High’s hemophilia trial at Children’s Hospital, just down the road, used the AAV vector and was not delayed or shut down. Still, she says her work was affected in a broader sense. “It raised questions about the safety of gene therapy, and that had broad ramifications for the field,” she says. “It reduced the interest of pharmaceutical companies in pursuing gene therapy and heightened the perception that it was somehow dangerous.”

In the summer of 2001, High and Kay began a trial in which they injected factor IX into the liver of volunteers with hemophilia B. One participant, a 31-year-old man, had a baffling reaction. At first, the therapy worked exactly as it had in dogs: levels of clotting protein in his blood rose dramatically. But after four weeks, his factor IX levels dropped, while liver enzymes—a sign of liver injury—began to rise. By 12 weeks, his enzyme levels were back to normal, and he had no detectable factor IX in his blood.

The liver enzymes were a sign that the man’s immune system was killing all the cells that had received the new gene. As High and Kay later figured out, the patient’s immune system was reacting not to the new gene itself but to proteins, called capsids, that make up the shell of the AAV vehicle (known as a vector).

“This was totally unexpected,” says Kay, now professor of pediatrics and genetics at Stanford. “There had been tests in dogs, monkeys, rabbits, rodents—nobody had seen this response in animals.”

After hearing the news, Avigen, the California biotech company that was providing High with AAV vector, pulled out of the research. In short order, High convinced her hospital’s leadership to build its own multimillion dollar, industry-grade vector manufacturing facility. It was up and running by the summer of 2005, and two years later the National Institutes of Health chose the facility to be the sole provider of all the AAV clinical trials it funded.

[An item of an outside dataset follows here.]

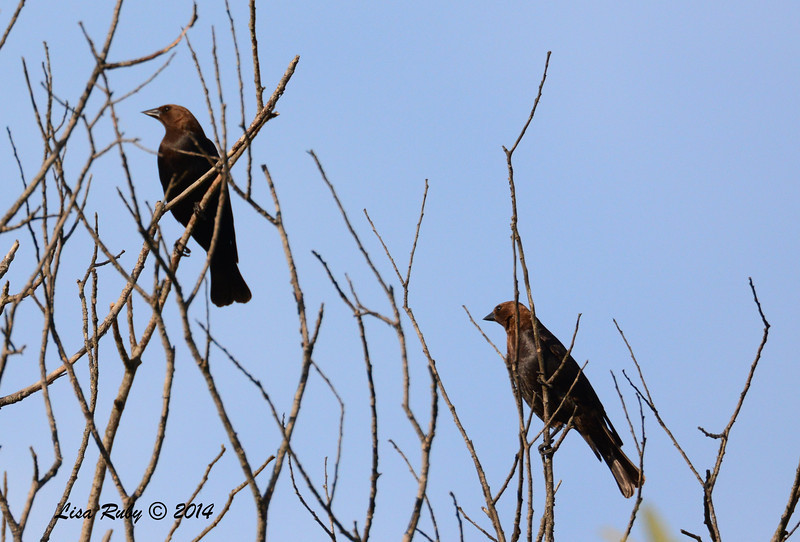 Brown-headed Cowbirds - 5/4/2014 - Mission Trails Regional Park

With an ample supply of AAV, High extended her work to other diseases. For years, she had wanted to collaborate with one of her Penn colleagues, ophthalmologist Jean Bennett, who she had gotten to know because their daughters ran on the same track team. Bennett had used AAV gene therapy on dogs with LCA, and all of them showed improved vision. High had tried to convince Avigen to begin an LCA clinical trial, but the company did not want to invest in such a rare disease.

With the new AAV manufacturing facility, High and Bennett could do it themselves. “Jean had done 35 dogs—it was clear that it worked,” High says. It was time to test it on people.

Seeing Success

LCA is an untreatable group of diseases that crop up in about 1 in 80,000 people. The condition is caused by mutations in any of 13 known genes, including RPE65, which leads to the breakdown of cells in the retina, the light-sensing film that lines the back of the eye. (See sidebar, “RPE65: A Blinding Gene.”)


RPE65 : A Blinding Gene

Learn about the biology behind LCA.


“These kinds of inherited retinal degenerations are just devastating—patients end up blind at a very young age,” notes Joan Miller, chair of the ophthalmology department at Harvard Medical School. Although some patients benefit from implantation of artificial retinas, “it would just be wonderful to restore a more natural vision to these patients,” she says.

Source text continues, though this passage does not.